Given request: In the data below, render the part that opens with the line containing "Of the candidates" and closes with the line containing "3. the wooden table at the point at 273,523" as a numbered list, one entry per line, with blank lines omitted.

Given information:

━━━━━━━━━━━━━━━━

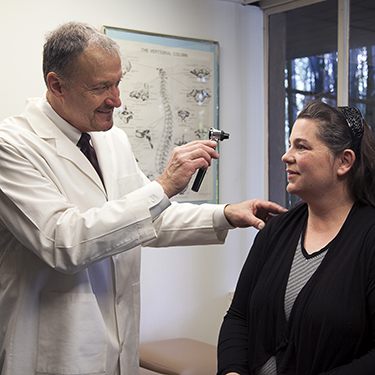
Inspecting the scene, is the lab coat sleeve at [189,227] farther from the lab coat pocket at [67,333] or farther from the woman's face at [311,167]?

━━━━━━━━━━━━━━━━

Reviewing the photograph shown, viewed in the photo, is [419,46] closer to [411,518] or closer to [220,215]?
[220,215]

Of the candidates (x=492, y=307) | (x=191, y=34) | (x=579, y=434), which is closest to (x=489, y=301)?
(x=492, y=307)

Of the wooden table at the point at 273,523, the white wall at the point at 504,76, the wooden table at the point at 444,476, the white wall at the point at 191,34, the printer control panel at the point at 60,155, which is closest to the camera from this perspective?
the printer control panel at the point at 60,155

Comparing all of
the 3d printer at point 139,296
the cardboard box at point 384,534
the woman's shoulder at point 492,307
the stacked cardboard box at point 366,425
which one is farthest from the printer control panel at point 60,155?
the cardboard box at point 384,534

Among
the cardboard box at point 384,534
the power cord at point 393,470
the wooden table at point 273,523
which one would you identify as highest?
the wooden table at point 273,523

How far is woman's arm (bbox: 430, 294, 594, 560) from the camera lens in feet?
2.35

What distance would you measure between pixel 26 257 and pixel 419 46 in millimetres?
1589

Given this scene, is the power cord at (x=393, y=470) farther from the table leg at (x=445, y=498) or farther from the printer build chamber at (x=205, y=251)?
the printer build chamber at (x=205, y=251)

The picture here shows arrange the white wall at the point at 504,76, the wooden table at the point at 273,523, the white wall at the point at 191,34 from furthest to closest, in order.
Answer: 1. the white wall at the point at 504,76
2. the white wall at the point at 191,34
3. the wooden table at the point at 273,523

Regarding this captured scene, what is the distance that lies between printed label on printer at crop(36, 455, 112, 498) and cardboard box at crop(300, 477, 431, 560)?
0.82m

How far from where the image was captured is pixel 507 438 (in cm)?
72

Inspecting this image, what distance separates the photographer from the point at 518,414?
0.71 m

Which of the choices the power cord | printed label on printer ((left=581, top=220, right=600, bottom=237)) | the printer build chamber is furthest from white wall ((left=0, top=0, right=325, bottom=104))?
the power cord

━━━━━━━━━━━━━━━━

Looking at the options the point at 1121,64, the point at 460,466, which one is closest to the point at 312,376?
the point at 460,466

━━━━━━━━━━━━━━━━

Exercise answer:
1. Of the candidates (x=492, y=307) | (x=191, y=34) | (x=579, y=434), which is closest to (x=489, y=301)?
2. (x=492, y=307)
3. Of the wooden table at the point at 273,523, the white wall at the point at 504,76, the wooden table at the point at 444,476, the white wall at the point at 191,34, the printer control panel at the point at 60,155, which is closest to the camera from this perspective?
4. the printer control panel at the point at 60,155
5. Comparing all of
6. the 3d printer at point 139,296
7. the cardboard box at point 384,534
8. the woman's shoulder at point 492,307
9. the stacked cardboard box at point 366,425
10. which one is farthest from the printer control panel at point 60,155?
11. the cardboard box at point 384,534
12. Among
13. the cardboard box at point 384,534
14. the power cord at point 393,470
15. the wooden table at point 273,523
16. which one would you identify as highest?
17. the wooden table at point 273,523
18. How far is woman's arm (bbox: 430, 294, 594, 560) from the camera lens in feet?
19. 2.35
20. What distance would you measure between pixel 26 257 and pixel 419 46 in millimetres?
21. 1589
22. Given this scene, is the power cord at (x=393, y=470) farther from the table leg at (x=445, y=498) or farther from the printer build chamber at (x=205, y=251)?
23. the printer build chamber at (x=205, y=251)
24. The picture here shows arrange the white wall at the point at 504,76, the wooden table at the point at 273,523, the white wall at the point at 191,34 from furthest to closest, in order.
25. Answer: 1. the white wall at the point at 504,76
26. 2. the white wall at the point at 191,34
27. 3. the wooden table at the point at 273,523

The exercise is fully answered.